Routes, transports et véhicules
à Gagny, sous l'Ancien régime.
L'horizon de nos ancêtres était extrêmement limité, et cela à un point qu'il nous est difficile d'appréhender, tant nous sommes habitués à nous déplacer avec aisance et commodité. Du berceau à la tombe, les vies s'écoulaient à l'ombre du clocher !
Gagny, ne faisait pas exception à la règle. On se déplaçait pour se rendre au labeur ou pour assister aux nombreux offices religieux qui rythmaient la vie quotidienne, et c'est tout !
Les premiers sentiers avaient été dessinés par les animaux sauvages, se fiant à un sens de l'orientation infaillible et à une meilleure appréhension du tracé efficace.
Nos anciens ont instinctivement utilisés ces pistes, pour en faire progressivement des sentes, puis des sentiers, puis des chemins et pour certains des chemins dits de grande communication. Ainsi sont nés les itinéraires que nous utilisons aujourd'hui.
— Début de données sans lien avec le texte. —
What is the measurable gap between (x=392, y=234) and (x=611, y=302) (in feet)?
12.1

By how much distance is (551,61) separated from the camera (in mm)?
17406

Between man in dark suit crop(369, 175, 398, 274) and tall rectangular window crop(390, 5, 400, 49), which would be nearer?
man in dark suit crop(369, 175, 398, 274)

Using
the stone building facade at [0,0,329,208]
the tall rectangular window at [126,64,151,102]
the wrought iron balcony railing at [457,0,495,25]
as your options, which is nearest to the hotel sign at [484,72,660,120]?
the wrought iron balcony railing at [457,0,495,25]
Ainsi, par exemple, on se rendait au domaine de Maison-Blanche par le Chemin des 22 arpents.
Ce chemin, empruntait un axe plus important qui reliait Montfermeil au domaine de Ville-Evrard. Son trajet qui contournait la carrière par l'ouest, suivait l'actuelle rue de Franceville, longeait l'ex « Maison-Guyot, puis la rue Florian, le chemin des 22 arpents, l'actuelle avenue de Rambouillet et piquait plein sud à travers champs jusqu'à la Marne.
Une voie essentielle, mais ne concernant que peu Gagny, allait de Montfermeil à Champs, via Gournay. Elle suivait l'avenue des Arts (des bois à l'époque), dévalait le chemin de Montguichet et filait sur la pointe de Gournay, traversait la Marne, avant de grimper sur Champs.
De Gagny, on se rendait au domaine du Chesnay par la rue des Plâtriers, le Chemin vert (ancêtres des rues Jules Guesde et Jean Bouin), lequel longeait la carrière au sud, rejoignait le chemin de Meaux vers l'ancien pressoir, puis piquait sud-est vers la ferme. On continuait sur Chelles par l 'actuelle rue Ronsard.
Très rapidement par contre, l'accès au domaine de Maison-Rouge avait été facilité, en empruntant la voie importante, qui reliait Livry-Gargan à Noisy-le-Grand, via Neuilly-sur-Marne. Mais par tout temps, l'ascension du plateau restait problématique. Cette voie suivait à peu près le ru Saint-Baudile.
Enfin, le chemin aujourd'hui dénommé « avenue Henri Barbusse », allait du centre du village pour venir buter sur la rue de la Montagne-Savart, qui grimpait depuis le domaine de Launay à Villemomble, longeant la carrière de l'ouest, avant de rejoindre plus au nord l'axe Noisy-Livry pré-cité vers les »sept-Iles » et après avoir contourné le domaine de Maison-Rouge par l'ouest.
Aucune de ces voies de communication, n'aurait mérité aujourd'hui l'appellation de « route ». Ce n'était en fait qu'un complexe entrelacement primitif, souvent imposé par l'incroyable enchevêtrement des parcelles qu'il fallait contourner, et par le relief particulier du village, fait de plaines butant sur nos plateaux gypseux, telles les vagues sur les falaises d'Etretat, et de nombreux rus dévalant de ces plateaux.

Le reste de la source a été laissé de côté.